Ítaca al fin




El Chorrillo, 29 de marzo de 2018

Camino de Santiago de Madrid. Etapa Mataelpino – Colmenar Viejo


Hoy me he despertado con la sensación de estar sufriendo últimamente de cierta incontinencia verbal, y pensé que sería más breve en mi crónica, pero ni por esas. Es obvio que el aire de los camino desata mi lengua y hace escribir a alguno de mi enanitos interminablemente, porque de hecho la realidad es que cuando comienzo a escribir la mayoría de las veces no tengo ni idea de con qué llenaré ese acostumbrado millar de palabras. Son los enanitos, unos u otros que vienen a corretear entre mis dedos llenando la pantalla del teléfono de palabras. No se me culpe pues, si soy prolijo; échesele la culpa a alguno de esos traviesos  enanitos que me habitan.

Esta sensación de salud tan de mañana, estos trinos, está senda, estos mirlos, estos cantos, este arroyo y esta música de mis pasos, la mañana despertando entre revuelo de aves mientras la luz ámbar de la mañana engalana las cumbres del Guadarrama. La Maliciosa en lo alto, soberana, como una reina, de caramelo y nata se viste adornando la mañana.


Romero de los senderos no apures tu camino, recrea tu embeleso, aprovecha este sol de invierno. Romero que escribes versos sobre el papel de la mañana, mira arriba sobre las pedrizas asomar la esbelta cumbre de El Yelmo.

Hoy la lectura del Bhagavad Gita me aburre; oyendo exhortar a Krishna a Arjuna sobre cómo enderezar su camino a fin de alcanzar la felicidad -Martín, ¿estás por ahí?- recordaba la conversación del día anterior con Martín y llegaba a la conclusión de que al dios Krishna le faltaba algún que otro condimento para cocinar ese plato cuyo yantar puede ayudarnos a estar un poco más felices, y desde luego lo que el dios Krishna había olvidado era incluir una buena dosis de endorfinas en sus exhortaciones. Espero que Martín encuentre alguna farmacia de guardia que le suministre un buen chute endorfínico para pasar la semana hasta el siguiente san Miércoles.

▶ Tareas a realizar
(A) Según la crónica de la etapa Mataelpino – Colmenar Viejo, ¿qué cumbre se viste de caramelo y nata?
(B) Prosiga la crónica de la etapa Mataelpino – Colmenar Viejo a partir de su última frase.

▶ Entradas
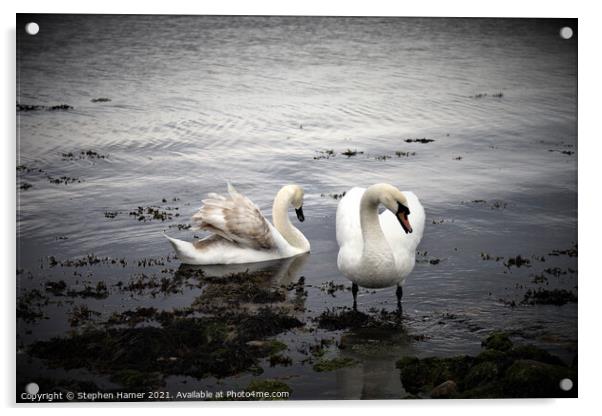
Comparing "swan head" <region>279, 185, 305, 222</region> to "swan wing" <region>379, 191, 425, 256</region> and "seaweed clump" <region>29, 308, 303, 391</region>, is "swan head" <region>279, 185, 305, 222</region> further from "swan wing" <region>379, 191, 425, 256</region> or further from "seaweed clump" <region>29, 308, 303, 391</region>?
"seaweed clump" <region>29, 308, 303, 391</region>

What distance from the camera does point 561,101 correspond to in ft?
32.4

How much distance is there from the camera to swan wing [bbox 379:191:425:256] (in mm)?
10023

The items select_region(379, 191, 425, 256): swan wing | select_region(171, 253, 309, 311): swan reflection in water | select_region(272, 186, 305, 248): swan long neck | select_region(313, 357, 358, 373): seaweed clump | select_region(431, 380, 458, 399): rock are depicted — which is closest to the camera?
select_region(431, 380, 458, 399): rock

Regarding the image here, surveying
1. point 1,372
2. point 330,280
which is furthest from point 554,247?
point 1,372

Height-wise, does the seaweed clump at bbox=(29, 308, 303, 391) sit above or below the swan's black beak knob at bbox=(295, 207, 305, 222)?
below

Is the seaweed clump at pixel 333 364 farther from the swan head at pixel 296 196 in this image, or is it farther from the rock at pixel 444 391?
the swan head at pixel 296 196

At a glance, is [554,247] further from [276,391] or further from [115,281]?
[115,281]

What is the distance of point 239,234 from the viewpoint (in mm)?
11250

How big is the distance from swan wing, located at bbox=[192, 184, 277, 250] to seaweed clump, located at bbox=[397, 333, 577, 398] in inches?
101

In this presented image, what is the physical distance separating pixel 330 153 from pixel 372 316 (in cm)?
170

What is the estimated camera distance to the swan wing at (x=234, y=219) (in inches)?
437

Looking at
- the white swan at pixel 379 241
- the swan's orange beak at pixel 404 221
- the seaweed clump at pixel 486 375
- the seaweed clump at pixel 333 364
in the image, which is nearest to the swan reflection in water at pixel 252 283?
the white swan at pixel 379 241

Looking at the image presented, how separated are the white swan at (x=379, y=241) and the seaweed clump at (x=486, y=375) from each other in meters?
0.84

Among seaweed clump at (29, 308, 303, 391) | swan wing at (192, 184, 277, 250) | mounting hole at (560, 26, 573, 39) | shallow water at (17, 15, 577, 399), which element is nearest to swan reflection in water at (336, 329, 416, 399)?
shallow water at (17, 15, 577, 399)
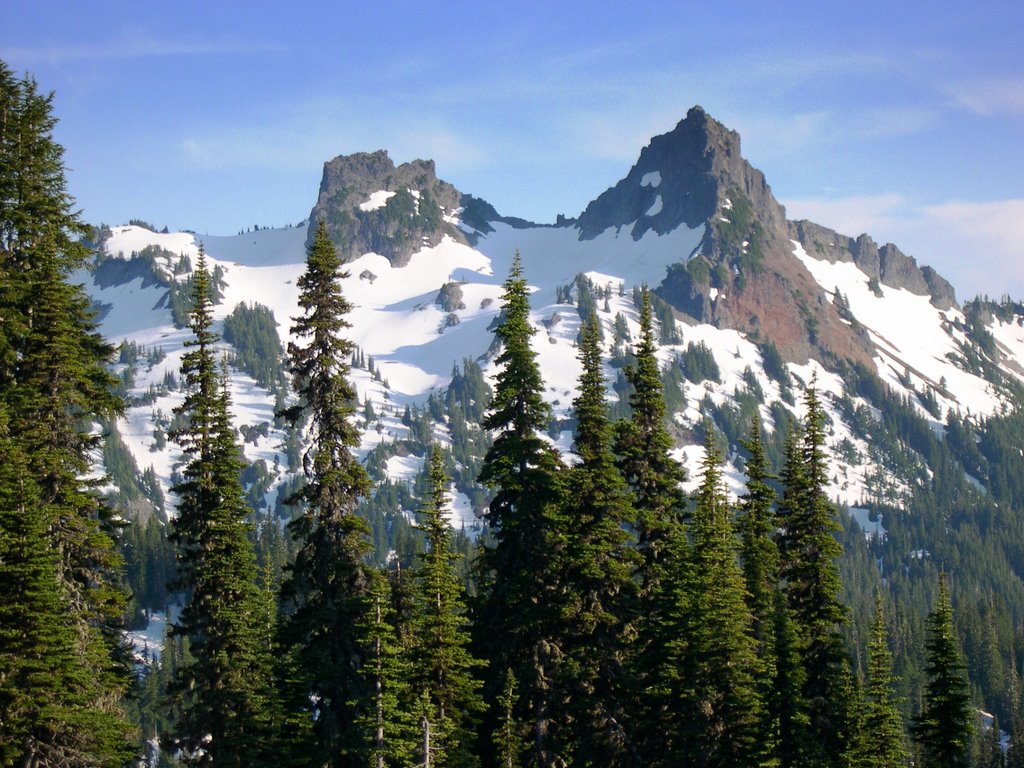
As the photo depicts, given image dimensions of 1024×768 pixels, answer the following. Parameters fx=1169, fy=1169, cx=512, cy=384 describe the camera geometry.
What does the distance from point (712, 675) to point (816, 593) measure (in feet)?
27.5

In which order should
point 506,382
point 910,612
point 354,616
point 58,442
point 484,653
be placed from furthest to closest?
point 910,612
point 484,653
point 506,382
point 354,616
point 58,442

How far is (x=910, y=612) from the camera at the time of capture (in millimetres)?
186875

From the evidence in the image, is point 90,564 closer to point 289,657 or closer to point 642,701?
point 289,657

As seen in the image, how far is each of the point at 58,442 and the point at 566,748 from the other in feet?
70.7

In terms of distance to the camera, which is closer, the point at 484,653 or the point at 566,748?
the point at 566,748

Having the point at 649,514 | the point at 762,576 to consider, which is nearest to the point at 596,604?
the point at 649,514

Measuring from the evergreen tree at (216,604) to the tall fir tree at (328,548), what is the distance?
2.15 meters

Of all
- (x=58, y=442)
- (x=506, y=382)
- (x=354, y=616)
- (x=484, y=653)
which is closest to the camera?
(x=58, y=442)

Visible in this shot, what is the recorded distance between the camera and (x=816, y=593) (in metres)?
50.7

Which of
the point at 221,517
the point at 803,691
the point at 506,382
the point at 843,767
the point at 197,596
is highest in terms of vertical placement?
the point at 506,382

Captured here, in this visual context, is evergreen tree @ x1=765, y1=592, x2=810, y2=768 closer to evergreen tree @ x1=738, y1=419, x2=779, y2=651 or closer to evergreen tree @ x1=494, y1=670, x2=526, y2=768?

▶ Resultados
(A) La Maliciosa.

(B)
De todos modos ahí está la religión para hacerse cargo de todos nuestros malos si fallan las endorfinas o si uno no tiene otro palo al que agarrarse. La religión como la búsqueda del padre o la madre en la infancia; ese niño de la película de Buñuel, Los olvidados, que queda desamparado por la desaparición del padre; esa es la imagen de la búsqueda de Dios: papá, mamá como regazo materno, la seguridad aquella capaz de darnos cobijo y calor. Todo perfectamente normal, la imagen del padre y de la madre sustituida por la imagen de Dios como regazo de seguridad y bienestar se me aparece hoy como una fijación infantil para saltar por encima de una realidad que no nos satisface y que te va a colocar inexorablemente ante una situación que no hay más cáscaras que afrontar. Los que se amparan en dioses para intentar sobrepasar el trago, para algunos, de la muerte me parecen hoy infantes irresponsables que no son capaces de afrontar de manera adulta la realidad de su existir y su consiguiente fenecer.


En la película de Buñuel en medio de un desbarajuste en donde los golfos de turno del barrio van a robar a un ciego que se gana la vida haciendo música, el niño sentado lagrimea junto al espectáculo esperando a un padre que parece haber desaparecido, es la imagen del creyente de todas las religiones que esperan de su particular dios la redención eterna.

¿Cómo eran aquellos versos de Maragall que me regaló mi amiga desconocida?

Vuelvo de la dulzura de las montañas
y de ver el mar azul desde las cimas
todo estaba lleno de luz y de alegría…

Cierto, algo más que las endorfinas hacen la paz del caminante. Y recuerdo entonces los últimos versos Machado casi en su lecho de muerte:

Estos días azules
y este sol de la infancia”

¡Ah!...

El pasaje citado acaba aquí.